◆ **The task**
Transcribe verbatim every line from the line containing "What is the distance from the lens" to the end of the entries, including both endpoints. Output nothing beyond those lines.

Scene-based spatial questions:

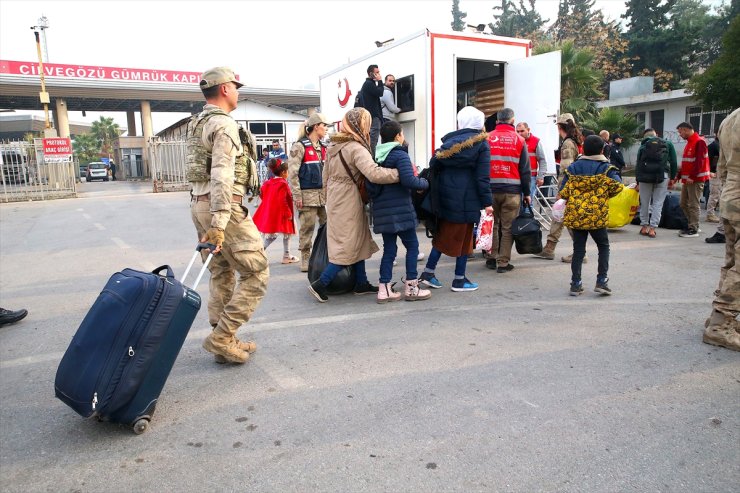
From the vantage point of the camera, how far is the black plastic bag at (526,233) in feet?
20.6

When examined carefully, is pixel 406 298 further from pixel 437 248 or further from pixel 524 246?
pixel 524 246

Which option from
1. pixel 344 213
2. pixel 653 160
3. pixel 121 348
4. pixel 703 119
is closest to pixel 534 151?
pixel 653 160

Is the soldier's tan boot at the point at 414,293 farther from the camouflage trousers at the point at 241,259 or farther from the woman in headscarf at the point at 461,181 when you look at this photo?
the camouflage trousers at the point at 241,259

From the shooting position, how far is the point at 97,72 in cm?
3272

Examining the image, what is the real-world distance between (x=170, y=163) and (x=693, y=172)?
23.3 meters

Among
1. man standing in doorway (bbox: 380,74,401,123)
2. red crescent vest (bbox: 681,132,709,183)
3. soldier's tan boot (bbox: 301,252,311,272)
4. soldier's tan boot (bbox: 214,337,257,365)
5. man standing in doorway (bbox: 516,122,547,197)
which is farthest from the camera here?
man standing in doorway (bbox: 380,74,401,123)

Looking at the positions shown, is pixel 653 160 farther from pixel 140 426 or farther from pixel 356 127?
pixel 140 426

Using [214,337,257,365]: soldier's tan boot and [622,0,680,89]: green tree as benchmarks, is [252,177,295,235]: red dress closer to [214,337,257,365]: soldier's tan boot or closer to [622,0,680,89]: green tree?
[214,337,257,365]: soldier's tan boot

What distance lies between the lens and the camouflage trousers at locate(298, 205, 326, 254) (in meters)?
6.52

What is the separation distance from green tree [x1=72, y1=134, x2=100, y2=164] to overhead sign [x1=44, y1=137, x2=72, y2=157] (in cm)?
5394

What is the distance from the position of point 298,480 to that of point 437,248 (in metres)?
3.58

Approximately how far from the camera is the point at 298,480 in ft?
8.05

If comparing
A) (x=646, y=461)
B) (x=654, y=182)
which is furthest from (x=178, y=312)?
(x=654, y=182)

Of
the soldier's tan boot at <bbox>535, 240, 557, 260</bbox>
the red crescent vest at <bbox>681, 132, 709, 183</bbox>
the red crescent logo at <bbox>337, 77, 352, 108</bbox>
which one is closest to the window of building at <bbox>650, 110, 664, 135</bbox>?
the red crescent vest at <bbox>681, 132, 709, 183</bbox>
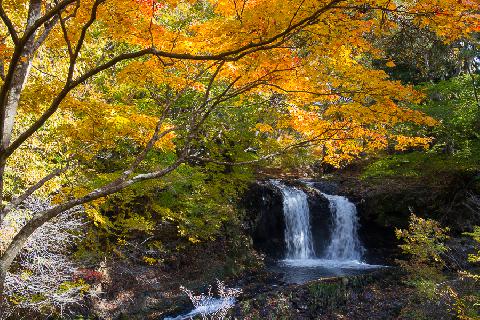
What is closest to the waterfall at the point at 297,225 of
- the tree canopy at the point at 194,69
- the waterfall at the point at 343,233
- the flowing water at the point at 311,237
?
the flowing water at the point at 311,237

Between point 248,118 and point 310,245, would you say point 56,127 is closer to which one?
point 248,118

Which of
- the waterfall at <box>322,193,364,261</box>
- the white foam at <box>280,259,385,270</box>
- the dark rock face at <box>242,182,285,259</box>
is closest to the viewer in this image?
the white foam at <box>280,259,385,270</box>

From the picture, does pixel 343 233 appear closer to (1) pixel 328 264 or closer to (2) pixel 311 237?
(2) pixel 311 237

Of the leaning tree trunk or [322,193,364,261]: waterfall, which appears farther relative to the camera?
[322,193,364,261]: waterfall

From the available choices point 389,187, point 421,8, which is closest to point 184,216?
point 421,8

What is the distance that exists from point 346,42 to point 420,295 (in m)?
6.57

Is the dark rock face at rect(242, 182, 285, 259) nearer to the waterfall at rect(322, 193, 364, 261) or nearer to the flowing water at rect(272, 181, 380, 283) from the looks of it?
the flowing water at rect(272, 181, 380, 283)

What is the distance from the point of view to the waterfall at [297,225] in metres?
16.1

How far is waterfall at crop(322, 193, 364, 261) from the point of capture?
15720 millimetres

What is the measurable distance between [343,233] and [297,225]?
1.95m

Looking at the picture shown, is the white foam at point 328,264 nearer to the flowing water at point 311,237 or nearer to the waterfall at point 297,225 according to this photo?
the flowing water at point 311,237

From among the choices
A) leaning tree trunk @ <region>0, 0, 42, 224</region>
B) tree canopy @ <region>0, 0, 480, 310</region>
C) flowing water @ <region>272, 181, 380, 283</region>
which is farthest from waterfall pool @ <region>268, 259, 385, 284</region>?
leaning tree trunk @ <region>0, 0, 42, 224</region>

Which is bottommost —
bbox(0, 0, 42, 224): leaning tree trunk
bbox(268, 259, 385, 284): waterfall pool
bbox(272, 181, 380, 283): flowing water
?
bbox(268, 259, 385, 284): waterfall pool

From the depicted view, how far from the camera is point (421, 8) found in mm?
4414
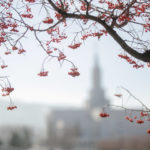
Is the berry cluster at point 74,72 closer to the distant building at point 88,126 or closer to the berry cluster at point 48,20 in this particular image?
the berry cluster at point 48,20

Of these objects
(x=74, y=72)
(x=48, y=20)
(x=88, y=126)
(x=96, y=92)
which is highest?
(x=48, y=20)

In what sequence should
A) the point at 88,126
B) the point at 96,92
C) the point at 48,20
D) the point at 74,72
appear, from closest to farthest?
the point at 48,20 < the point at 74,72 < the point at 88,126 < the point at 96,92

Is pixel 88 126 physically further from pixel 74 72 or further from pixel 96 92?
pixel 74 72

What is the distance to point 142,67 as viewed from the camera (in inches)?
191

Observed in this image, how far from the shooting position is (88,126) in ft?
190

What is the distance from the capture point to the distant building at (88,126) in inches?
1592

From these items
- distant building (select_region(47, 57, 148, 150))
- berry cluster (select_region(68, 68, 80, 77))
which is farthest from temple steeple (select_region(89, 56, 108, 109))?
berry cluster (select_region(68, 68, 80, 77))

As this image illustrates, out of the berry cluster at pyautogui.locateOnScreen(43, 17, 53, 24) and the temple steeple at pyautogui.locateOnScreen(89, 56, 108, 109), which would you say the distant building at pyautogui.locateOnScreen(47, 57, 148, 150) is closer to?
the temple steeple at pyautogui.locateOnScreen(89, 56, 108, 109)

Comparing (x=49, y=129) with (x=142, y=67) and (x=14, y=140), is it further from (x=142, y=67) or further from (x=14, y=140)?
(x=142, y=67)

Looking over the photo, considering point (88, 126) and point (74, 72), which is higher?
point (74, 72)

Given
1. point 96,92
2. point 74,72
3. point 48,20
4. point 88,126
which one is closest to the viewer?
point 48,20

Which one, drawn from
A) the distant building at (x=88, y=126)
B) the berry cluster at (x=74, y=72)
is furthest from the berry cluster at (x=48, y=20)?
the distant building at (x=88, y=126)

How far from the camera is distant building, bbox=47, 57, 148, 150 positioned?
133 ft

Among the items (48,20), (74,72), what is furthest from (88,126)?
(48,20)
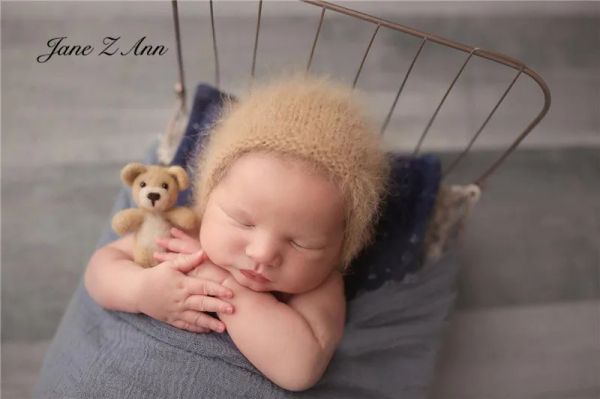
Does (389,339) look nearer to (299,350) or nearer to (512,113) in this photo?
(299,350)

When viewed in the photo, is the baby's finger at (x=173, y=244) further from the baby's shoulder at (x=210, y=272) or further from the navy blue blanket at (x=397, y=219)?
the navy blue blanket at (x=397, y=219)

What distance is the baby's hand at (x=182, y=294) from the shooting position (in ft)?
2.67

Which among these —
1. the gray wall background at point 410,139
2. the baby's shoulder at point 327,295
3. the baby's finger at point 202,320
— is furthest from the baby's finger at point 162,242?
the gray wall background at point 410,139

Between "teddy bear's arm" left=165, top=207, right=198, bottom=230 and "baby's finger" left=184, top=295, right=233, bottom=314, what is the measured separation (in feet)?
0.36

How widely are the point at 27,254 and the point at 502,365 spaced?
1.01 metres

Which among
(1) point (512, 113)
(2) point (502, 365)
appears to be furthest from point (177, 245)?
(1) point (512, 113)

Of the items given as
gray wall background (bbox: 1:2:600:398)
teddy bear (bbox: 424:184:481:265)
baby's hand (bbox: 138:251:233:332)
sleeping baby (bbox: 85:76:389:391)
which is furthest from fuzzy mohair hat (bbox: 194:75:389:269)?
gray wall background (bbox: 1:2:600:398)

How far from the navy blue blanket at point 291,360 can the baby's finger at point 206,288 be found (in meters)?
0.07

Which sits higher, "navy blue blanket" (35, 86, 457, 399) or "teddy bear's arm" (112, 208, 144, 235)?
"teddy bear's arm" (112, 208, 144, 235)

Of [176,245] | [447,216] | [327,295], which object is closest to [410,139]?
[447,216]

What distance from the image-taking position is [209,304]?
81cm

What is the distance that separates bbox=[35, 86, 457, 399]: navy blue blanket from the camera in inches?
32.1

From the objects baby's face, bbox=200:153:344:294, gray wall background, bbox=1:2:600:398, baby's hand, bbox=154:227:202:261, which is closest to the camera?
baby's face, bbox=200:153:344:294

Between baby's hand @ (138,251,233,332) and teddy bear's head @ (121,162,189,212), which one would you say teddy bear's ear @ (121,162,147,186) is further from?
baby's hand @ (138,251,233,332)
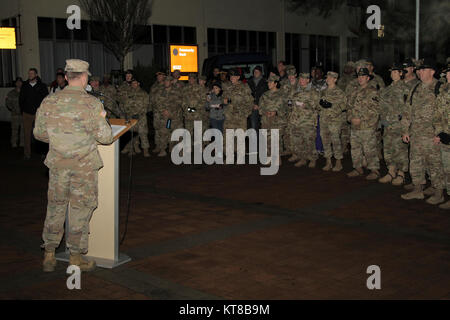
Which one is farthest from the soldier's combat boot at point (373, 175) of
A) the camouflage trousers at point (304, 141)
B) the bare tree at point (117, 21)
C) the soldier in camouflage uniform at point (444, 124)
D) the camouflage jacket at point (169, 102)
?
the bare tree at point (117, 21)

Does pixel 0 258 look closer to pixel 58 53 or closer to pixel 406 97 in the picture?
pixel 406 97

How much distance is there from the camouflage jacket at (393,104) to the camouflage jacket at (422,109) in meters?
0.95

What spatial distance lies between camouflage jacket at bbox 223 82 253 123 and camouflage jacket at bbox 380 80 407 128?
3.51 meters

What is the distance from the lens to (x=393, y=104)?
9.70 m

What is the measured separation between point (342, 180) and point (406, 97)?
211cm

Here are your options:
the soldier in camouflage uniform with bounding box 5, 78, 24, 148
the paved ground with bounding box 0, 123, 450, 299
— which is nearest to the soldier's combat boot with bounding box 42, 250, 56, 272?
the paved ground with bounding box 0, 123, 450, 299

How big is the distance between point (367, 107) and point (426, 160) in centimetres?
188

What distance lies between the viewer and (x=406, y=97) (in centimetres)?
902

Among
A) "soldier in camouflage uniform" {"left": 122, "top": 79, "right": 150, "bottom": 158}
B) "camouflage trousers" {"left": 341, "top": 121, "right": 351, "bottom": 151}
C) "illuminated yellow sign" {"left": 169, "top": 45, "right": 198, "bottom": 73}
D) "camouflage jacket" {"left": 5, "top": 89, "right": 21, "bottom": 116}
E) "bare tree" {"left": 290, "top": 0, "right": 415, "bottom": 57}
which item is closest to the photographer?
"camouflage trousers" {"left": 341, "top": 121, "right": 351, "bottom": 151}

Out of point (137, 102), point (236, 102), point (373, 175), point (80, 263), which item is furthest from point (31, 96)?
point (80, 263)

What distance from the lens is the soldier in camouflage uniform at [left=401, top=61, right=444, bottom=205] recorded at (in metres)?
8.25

◆ **Written answer**
What is the distance from the lens to (x=393, y=104)?
9.70 m

What is the measured separation between point (342, 180) and point (406, 97)?
211cm

Here are your options:
the soldier in camouflage uniform with bounding box 5, 78, 24, 148
the paved ground with bounding box 0, 123, 450, 299
— which is nearest to the soldier's combat boot with bounding box 42, 250, 56, 272?
the paved ground with bounding box 0, 123, 450, 299

How big is the distance between point (367, 107) and point (426, 160) in centimetres?
188

What distance lies between the viewer and (x=406, y=97) (in centimetres)?
902

Among
A) "soldier in camouflage uniform" {"left": 122, "top": 79, "right": 150, "bottom": 158}
B) "camouflage trousers" {"left": 341, "top": 121, "right": 351, "bottom": 151}
C) "illuminated yellow sign" {"left": 169, "top": 45, "right": 198, "bottom": 73}
D) "camouflage jacket" {"left": 5, "top": 89, "right": 21, "bottom": 116}
E) "bare tree" {"left": 290, "top": 0, "right": 415, "bottom": 57}
which item is closest to the photographer?
"camouflage trousers" {"left": 341, "top": 121, "right": 351, "bottom": 151}

Out of point (137, 102), point (236, 102), point (373, 175), point (80, 263), which item is furthest from point (31, 96)?
point (80, 263)

What distance from the lens is the soldier in camouflage uniform at [left=401, top=61, right=444, bottom=205] recorded at (in metres)?
8.25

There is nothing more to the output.